> **REQUIREMENTS**: Return the records that follow unaltered. Omit every picture.

> **INPUT FOR THIS TASK**:

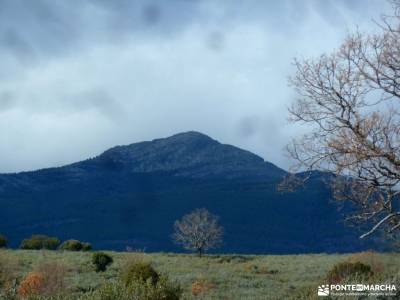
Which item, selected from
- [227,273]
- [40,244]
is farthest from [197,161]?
[227,273]

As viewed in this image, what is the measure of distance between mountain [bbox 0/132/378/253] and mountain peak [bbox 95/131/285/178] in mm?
513

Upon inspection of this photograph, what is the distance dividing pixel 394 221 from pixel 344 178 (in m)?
1.29

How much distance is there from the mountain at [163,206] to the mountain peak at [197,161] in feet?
1.68

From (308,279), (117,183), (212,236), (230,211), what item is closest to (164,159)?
(117,183)

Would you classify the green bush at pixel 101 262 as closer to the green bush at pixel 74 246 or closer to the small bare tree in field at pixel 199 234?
the green bush at pixel 74 246

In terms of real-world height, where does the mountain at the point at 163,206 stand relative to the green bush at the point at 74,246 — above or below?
above

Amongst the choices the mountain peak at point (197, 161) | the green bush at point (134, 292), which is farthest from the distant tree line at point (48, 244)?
the mountain peak at point (197, 161)

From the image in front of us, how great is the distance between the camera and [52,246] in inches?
2697

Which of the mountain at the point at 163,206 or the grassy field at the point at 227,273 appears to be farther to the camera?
the mountain at the point at 163,206

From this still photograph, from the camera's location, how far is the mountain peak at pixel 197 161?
17250 cm

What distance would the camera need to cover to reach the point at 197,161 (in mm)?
184375

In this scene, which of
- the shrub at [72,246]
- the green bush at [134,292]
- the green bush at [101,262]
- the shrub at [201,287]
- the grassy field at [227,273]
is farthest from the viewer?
the shrub at [72,246]

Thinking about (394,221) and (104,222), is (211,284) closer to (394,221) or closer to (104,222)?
(394,221)

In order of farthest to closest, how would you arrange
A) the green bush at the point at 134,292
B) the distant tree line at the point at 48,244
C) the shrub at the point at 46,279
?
the distant tree line at the point at 48,244 → the shrub at the point at 46,279 → the green bush at the point at 134,292
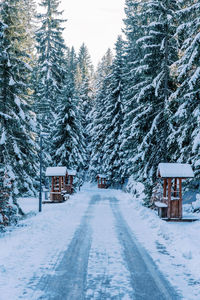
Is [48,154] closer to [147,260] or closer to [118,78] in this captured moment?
[118,78]

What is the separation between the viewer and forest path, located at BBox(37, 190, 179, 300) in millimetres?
5719

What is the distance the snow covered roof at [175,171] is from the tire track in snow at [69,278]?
7.20m

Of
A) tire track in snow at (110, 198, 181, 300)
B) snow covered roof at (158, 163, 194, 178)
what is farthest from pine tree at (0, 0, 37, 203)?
tire track in snow at (110, 198, 181, 300)

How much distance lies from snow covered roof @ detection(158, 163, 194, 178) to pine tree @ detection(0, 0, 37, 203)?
826 cm

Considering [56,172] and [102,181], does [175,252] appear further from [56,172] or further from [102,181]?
[102,181]

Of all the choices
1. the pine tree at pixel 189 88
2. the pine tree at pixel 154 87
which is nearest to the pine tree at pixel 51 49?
the pine tree at pixel 154 87

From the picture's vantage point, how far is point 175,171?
1538 centimetres

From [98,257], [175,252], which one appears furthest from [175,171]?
[98,257]

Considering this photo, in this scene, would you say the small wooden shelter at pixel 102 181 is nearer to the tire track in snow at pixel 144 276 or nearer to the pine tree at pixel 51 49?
the pine tree at pixel 51 49

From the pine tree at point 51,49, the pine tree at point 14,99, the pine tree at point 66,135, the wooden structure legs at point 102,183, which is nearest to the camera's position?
the pine tree at point 14,99

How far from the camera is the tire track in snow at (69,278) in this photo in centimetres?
566

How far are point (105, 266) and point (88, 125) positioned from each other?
2034 inches

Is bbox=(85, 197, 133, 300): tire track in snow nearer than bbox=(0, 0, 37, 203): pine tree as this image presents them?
Yes

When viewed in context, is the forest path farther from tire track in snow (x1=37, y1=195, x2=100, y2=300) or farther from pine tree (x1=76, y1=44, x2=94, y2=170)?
pine tree (x1=76, y1=44, x2=94, y2=170)
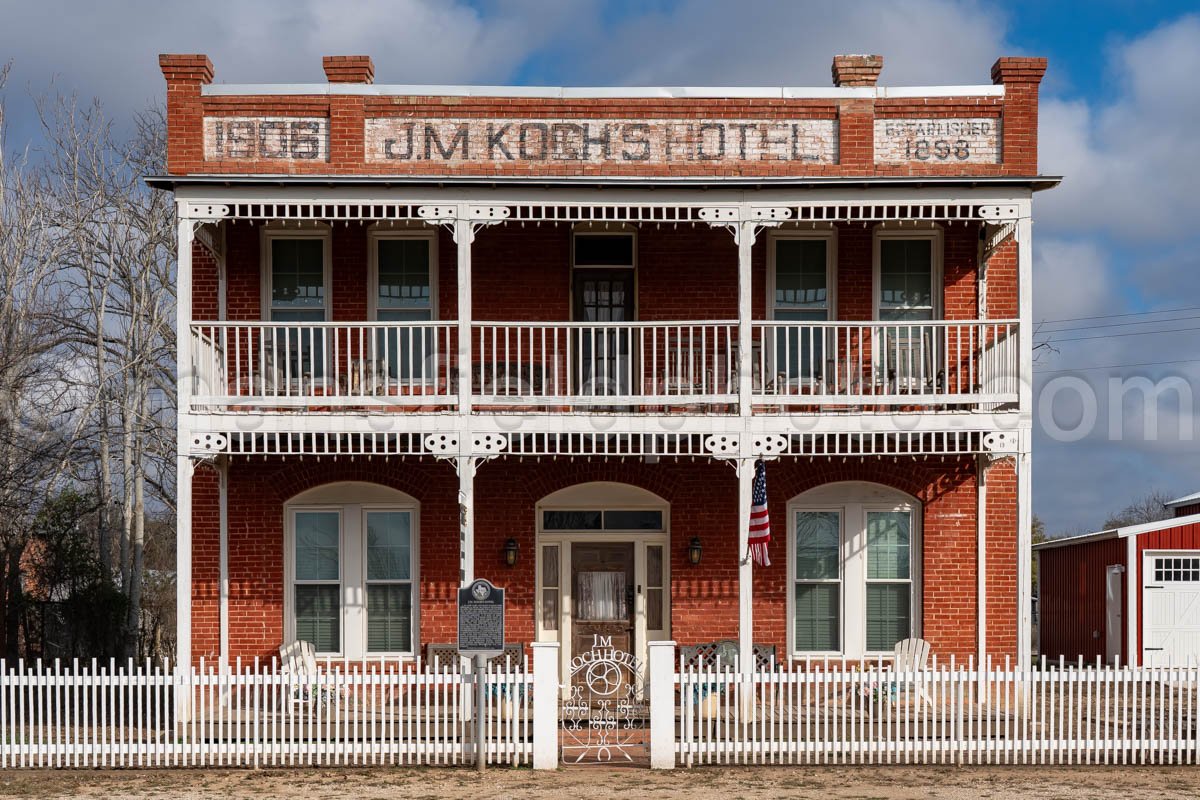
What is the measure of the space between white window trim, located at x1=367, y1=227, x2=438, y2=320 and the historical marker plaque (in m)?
4.88

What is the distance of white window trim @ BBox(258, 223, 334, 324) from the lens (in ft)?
55.5

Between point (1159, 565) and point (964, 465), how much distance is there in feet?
23.3

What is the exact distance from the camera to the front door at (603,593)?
56.4ft

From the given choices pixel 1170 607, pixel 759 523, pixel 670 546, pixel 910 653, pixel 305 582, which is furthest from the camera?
pixel 1170 607

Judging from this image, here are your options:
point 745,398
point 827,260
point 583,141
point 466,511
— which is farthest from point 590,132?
point 466,511

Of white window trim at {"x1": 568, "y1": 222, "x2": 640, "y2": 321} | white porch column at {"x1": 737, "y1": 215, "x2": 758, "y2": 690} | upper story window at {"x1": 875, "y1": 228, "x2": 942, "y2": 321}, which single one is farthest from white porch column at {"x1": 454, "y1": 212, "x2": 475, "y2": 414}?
upper story window at {"x1": 875, "y1": 228, "x2": 942, "y2": 321}

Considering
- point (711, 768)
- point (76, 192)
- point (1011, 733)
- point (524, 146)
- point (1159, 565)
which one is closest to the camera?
point (711, 768)

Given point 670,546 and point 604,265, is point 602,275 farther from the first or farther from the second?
point 670,546

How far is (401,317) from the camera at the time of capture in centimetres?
1705

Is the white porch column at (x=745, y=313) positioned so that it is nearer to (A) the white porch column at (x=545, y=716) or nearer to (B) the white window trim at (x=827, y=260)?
(B) the white window trim at (x=827, y=260)

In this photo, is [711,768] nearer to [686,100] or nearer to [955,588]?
[955,588]

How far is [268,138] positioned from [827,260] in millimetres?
6839

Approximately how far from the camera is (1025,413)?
50.3 feet

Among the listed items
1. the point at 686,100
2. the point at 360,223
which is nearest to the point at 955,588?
the point at 686,100
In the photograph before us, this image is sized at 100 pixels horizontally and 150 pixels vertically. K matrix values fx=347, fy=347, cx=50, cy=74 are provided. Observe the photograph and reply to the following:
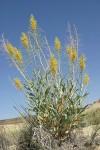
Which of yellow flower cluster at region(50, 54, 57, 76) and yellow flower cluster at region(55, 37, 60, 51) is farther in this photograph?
yellow flower cluster at region(55, 37, 60, 51)

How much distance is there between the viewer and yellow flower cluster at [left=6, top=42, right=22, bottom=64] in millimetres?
6804

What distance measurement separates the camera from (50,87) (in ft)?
21.7

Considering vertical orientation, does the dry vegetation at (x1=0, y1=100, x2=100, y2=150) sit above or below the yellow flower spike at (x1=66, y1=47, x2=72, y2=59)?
below

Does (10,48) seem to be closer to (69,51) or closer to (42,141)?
(69,51)

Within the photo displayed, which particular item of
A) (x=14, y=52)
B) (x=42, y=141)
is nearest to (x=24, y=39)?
(x=14, y=52)

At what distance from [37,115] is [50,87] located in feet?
1.92

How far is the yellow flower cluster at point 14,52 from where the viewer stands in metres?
6.80

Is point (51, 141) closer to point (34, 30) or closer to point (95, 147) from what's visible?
point (95, 147)

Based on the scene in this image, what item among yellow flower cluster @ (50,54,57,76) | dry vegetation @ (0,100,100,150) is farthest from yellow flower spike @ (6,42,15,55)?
dry vegetation @ (0,100,100,150)

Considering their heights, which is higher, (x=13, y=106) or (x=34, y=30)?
(x=34, y=30)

> **CORRECT RESPONSE**:
Which item, selected from
- [227,273]
- [40,244]
is farthest from [197,161]?
[227,273]

As viewed in this image, what is the measure of distance between mountain [bbox 0/132/378/253] and mountain peak [bbox 95/131/285/178] in mm?
513

Upon inspection of this photograph, what is the distance dividing pixel 394 221 from pixel 344 178 (in m)?
1.29

How much distance is there from the mountain at [163,206] to the mountain peak at [197,161] in feet?
1.68

From (308,279), (117,183), (212,236), (230,211), what item is closest to (164,159)?
(117,183)

Would you classify the green bush at pixel 101 262 as closer to the green bush at pixel 74 246 or closer to the small bare tree in field at pixel 199 234?
the green bush at pixel 74 246

In terms of real-world height, where does the mountain at the point at 163,206 stand relative to the green bush at the point at 74,246 — above or below?
above

Amongst the choices the mountain peak at point (197, 161) | the green bush at point (134, 292), which is farthest from the distant tree line at point (48, 244)?
the mountain peak at point (197, 161)

From the image in front of us, how great is the distance between the camera and [52,246] in inches?
2697

Which of the mountain at the point at 163,206 or the grassy field at the point at 227,273 appears to be farther to the camera?
the mountain at the point at 163,206

From this still photograph, from the camera's location, how far is the mountain peak at pixel 197 161?
17250 cm

What distance would the camera need to cover to reach the point at 197,161 (in mm)?
184375

In this scene, which of
- the shrub at [72,246]
- the green bush at [134,292]
- the green bush at [101,262]
- the shrub at [201,287]
- the grassy field at [227,273]
is farthest from the viewer?
the shrub at [72,246]

Thinking about (394,221) and (104,222), is (211,284) closer to (394,221) or closer to (104,222)?
(394,221)

In order of farthest to closest, how would you arrange
A) the green bush at the point at 134,292
B) the distant tree line at the point at 48,244
C) the shrub at the point at 46,279
?
the distant tree line at the point at 48,244 → the shrub at the point at 46,279 → the green bush at the point at 134,292
Is [48,154] closer to [147,260] or closer to [118,78] in this captured moment?
[118,78]

What is the separation between the viewer and forest path, located at BBox(37, 190, 179, 300) in millimetres?
5719

What is the distance the snow covered roof at [175,171] is from the tire track in snow at [69,278]?
7.20m

Of
A) tire track in snow at (110, 198, 181, 300)
B) snow covered roof at (158, 163, 194, 178)
what is farthest from pine tree at (0, 0, 37, 203)?
tire track in snow at (110, 198, 181, 300)

How much distance lies from snow covered roof @ detection(158, 163, 194, 178) to pine tree @ detection(0, 0, 37, 203)?
826 cm

Considering [56,172] and [102,181], does [175,252] appear further from [56,172] or further from [102,181]?
[102,181]

Of all the choices
1. the pine tree at pixel 189 88
2. the pine tree at pixel 154 87
which is nearest to the pine tree at pixel 51 49?
the pine tree at pixel 154 87

From the picture's vantage point, how far is point 175,171?
1538 centimetres

From [98,257], [175,252], which one appears furthest from [175,171]?
[98,257]

Considering this photo, in this scene, would you say the small wooden shelter at pixel 102 181 is nearer to the tire track in snow at pixel 144 276 or nearer to the pine tree at pixel 51 49?
the pine tree at pixel 51 49

From the pine tree at point 51,49, the pine tree at point 14,99, the pine tree at point 66,135, the wooden structure legs at point 102,183, which is nearest to the camera's position?
the pine tree at point 14,99

How far from the camera is the tire track in snow at (69,278) in this photo in centimetres?
566

How far are point (105, 266) and point (88, 125) positioned from each other?
2034 inches

Is bbox=(85, 197, 133, 300): tire track in snow nearer than bbox=(0, 0, 37, 203): pine tree as this image presents them?
Yes

When viewed in context, is the forest path farther from tire track in snow (x1=37, y1=195, x2=100, y2=300) or farther from pine tree (x1=76, y1=44, x2=94, y2=170)?
pine tree (x1=76, y1=44, x2=94, y2=170)
What is the measure of the space between white window trim, located at x1=367, y1=227, x2=438, y2=320 and the historical marker plaque (in m)?
4.88

What is the distance of white window trim @ BBox(258, 223, 334, 324) from the lens (in ft)?
55.5

Between point (1159, 565) and point (964, 465), how much distance is there in feet?
23.3

What is the exact distance from the camera to the front door at (603,593)?
56.4ft

From the given choices pixel 1170 607, pixel 759 523, pixel 670 546, pixel 910 653, pixel 305 582, which is furthest from the camera?
pixel 1170 607

Judging from this image, here are your options:
point 745,398
point 827,260
point 583,141
point 466,511
— which is farthest from point 590,132?
point 466,511

Of white window trim at {"x1": 568, "y1": 222, "x2": 640, "y2": 321} | white porch column at {"x1": 737, "y1": 215, "x2": 758, "y2": 690} | upper story window at {"x1": 875, "y1": 228, "x2": 942, "y2": 321}, which single one is farthest from white porch column at {"x1": 454, "y1": 212, "x2": 475, "y2": 414}?
upper story window at {"x1": 875, "y1": 228, "x2": 942, "y2": 321}

Considering
- point (711, 768)
- point (76, 192)
- point (1011, 733)
- point (524, 146)
- point (1159, 565)
which one is closest to the camera?
point (711, 768)

Given point 670,546 and point 604,265, is point 602,275 farther from the first or farther from the second?
point 670,546

How far is (401,317) from the camera at the time of capture in centimetres?
1705

Is the white porch column at (x=745, y=313) positioned so that it is nearer to (A) the white porch column at (x=545, y=716) or nearer to (B) the white window trim at (x=827, y=260)?
(B) the white window trim at (x=827, y=260)

In this photo, is [711,768] nearer to [686,100] or nearer to [955,588]?
[955,588]

How far is [268,138] positioned from [827,260] in millimetres?
6839

Approximately how far from the camera is (1025,413)?
50.3 feet

Among the listed items
1. the point at 686,100
2. the point at 360,223
which is nearest to the point at 955,588?
the point at 686,100
In the photograph before us, this image is sized at 100 pixels horizontally and 150 pixels vertically. K matrix values fx=347, fy=347, cx=50, cy=74 are provided. Observe the photograph and reply to the following:
Which of yellow flower cluster at region(50, 54, 57, 76) and yellow flower cluster at region(55, 37, 60, 51) is farther in this photograph?
yellow flower cluster at region(55, 37, 60, 51)

How much distance is there between the viewer and yellow flower cluster at [left=6, top=42, right=22, bottom=64] in millimetres?
6804

What distance measurement separates the camera from (50,87) (in ft)?
21.7

Considering vertical orientation, does the dry vegetation at (x1=0, y1=100, x2=100, y2=150) sit above or below the yellow flower spike at (x1=66, y1=47, x2=72, y2=59)?
below

Does (10,48) seem to be closer to (69,51) or closer to (42,141)?
(69,51)

Within the photo displayed, which particular item of
A) (x=14, y=52)
B) (x=42, y=141)
is nearest to (x=24, y=39)?
(x=14, y=52)

At what distance from [37,115] is [50,87] located in feet?
1.92

How far is the yellow flower cluster at point 14,52 from where the viewer stands in metres?
6.80

Is point (51, 141) closer to point (34, 30) or closer to point (95, 147) from what's visible?
point (95, 147)

Based on the scene in this image, what item among yellow flower cluster @ (50,54,57,76) | dry vegetation @ (0,100,100,150) is farthest from yellow flower spike @ (6,42,15,55)?
dry vegetation @ (0,100,100,150)

Considering their heights, which is higher, (x=13, y=106) or (x=34, y=30)?
(x=34, y=30)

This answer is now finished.